Walmart’s Negligence Leads to More Worker Deaths in Bangladesh
Over 120 workers were killed in a fire at Bangladeshi textile company, Tazreen Fashions Ltd., which supplies garments to Walmart, late Saturday night. The factory, based in the Bangladeshi capital of Dhaka, had been deemed “high risk” by one of Walmart’s own contracted assessors, and yet the company still bought goods from them.
This latest round of worker deaths along Walmart’s supply chain demonstrates the company’s unwillingness to implement its own ethical sourcing standards in a meaningful way. It comes months after seafood guestworkers supplying to Walmart walked out after exposing forced labor right here in the country; weeks after the company’s US based warehouse workers went on strike after experiencing retaliation for demanding Walmart resolve similar health/safety conditions in California and Illinois; and only days after Walmart’s associates went on strike against similar unfair labor practices in the stores.
Saturday’s tragedy was unfortunately not the first time a fire has killed Walmart supply-chain workers in Bangladesh. Walmart suppliers in the country have a history of locking external doors to keep workers in the building, and of having no emergency exits in the event of a fire. Less than 2 years ago on December 10, 2011, a similar fire broke out in another textile factory—killing 21 workers, many of them jumping to their deaths. In response garment workers from the Bangladesh Worker Solidarity Center toured the US in an effort to hold WalMart and other multinational corporations that buy garments from Bangladeshi suppliers accountable for the treatment and conditions of workers.

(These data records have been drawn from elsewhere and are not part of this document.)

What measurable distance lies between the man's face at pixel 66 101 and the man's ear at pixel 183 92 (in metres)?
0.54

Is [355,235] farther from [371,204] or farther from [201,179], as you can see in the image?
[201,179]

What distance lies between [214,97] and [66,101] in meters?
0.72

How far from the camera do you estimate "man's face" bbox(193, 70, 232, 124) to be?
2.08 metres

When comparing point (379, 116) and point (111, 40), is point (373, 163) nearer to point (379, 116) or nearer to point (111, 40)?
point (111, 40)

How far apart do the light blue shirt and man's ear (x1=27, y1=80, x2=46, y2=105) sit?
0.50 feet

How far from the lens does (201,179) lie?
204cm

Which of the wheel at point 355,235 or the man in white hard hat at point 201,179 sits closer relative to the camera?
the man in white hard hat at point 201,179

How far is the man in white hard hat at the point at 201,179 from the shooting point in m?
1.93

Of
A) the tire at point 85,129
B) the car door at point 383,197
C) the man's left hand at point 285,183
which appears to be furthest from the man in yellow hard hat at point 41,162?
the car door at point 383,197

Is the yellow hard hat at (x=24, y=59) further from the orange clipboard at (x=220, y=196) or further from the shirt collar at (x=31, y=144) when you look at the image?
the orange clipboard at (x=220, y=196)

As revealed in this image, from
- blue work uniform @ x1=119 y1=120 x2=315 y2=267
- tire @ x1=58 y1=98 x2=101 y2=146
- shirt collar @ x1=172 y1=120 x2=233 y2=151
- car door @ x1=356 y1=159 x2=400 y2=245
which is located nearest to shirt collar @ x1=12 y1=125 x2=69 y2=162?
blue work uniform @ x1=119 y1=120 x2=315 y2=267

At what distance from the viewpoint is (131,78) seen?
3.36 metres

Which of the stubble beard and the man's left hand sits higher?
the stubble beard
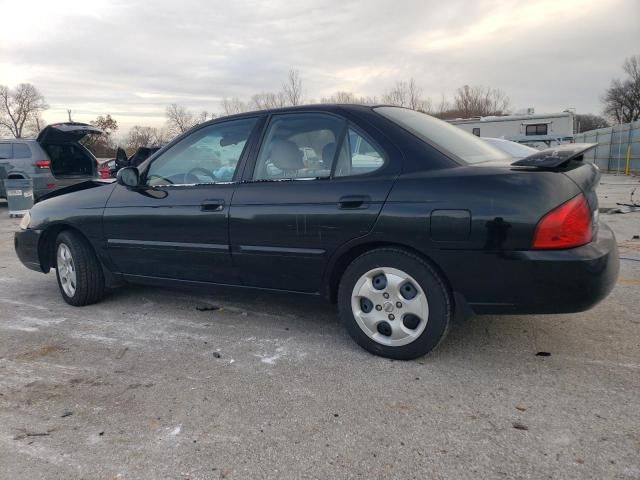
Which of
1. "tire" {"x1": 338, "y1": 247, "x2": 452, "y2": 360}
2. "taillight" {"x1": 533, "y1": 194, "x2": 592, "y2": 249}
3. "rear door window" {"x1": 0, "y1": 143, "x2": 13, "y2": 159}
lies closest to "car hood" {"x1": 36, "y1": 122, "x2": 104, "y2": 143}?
"rear door window" {"x1": 0, "y1": 143, "x2": 13, "y2": 159}

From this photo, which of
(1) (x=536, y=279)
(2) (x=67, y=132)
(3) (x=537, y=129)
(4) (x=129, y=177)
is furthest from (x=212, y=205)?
(3) (x=537, y=129)

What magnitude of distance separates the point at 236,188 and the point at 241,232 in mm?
319

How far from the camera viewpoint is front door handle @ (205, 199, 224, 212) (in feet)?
11.4

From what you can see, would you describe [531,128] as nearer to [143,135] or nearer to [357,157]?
[357,157]

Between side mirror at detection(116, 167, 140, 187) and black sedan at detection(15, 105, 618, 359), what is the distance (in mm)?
10

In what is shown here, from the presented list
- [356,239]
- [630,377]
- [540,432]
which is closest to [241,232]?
[356,239]

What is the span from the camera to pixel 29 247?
4.61 m

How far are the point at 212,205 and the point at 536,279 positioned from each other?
7.08 ft

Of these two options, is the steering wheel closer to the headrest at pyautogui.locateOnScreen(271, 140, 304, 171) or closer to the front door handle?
the front door handle

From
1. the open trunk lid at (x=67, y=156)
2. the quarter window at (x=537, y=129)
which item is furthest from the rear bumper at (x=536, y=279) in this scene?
the quarter window at (x=537, y=129)

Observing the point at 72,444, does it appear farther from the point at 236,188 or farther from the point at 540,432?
the point at 540,432

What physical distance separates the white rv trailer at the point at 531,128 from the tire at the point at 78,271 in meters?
23.8

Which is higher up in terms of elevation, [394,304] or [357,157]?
[357,157]

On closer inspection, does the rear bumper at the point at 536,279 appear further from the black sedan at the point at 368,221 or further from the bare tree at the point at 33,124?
the bare tree at the point at 33,124
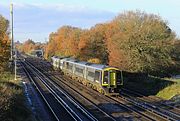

At that time, Jobs with Justice joined many others in asking Walmart to more aggressively monitor the safety conditions in these factories and stop buying clothing from unsafe facilities. JwJ activists also signed petitions demanding support for worker leaders who were facing violent retaliation. Walmart did nothing, and shortly afterwards, Bangladeshi labor activist Aminul Islam was murdered for his trade union activism.
Last week’s Black Friday actions and the fear they instilled in Walmart executives demonstrated what was possible if we join together across sector and community to expand the rights/protections of Walmart workers from factory to store. Only through more widespread collective action will we be able to change Walmart. And only by holding Walmart accountable will we be able to improve the conditions of workers worldwide.
OUR Walmart associates, warehouse workers and community leaders have stood in solidarity with Bangladeshi workers before. And like Cynthia Murray of OUR Walmart said in a speech earlier this year, we won’t stop until all workers win justice.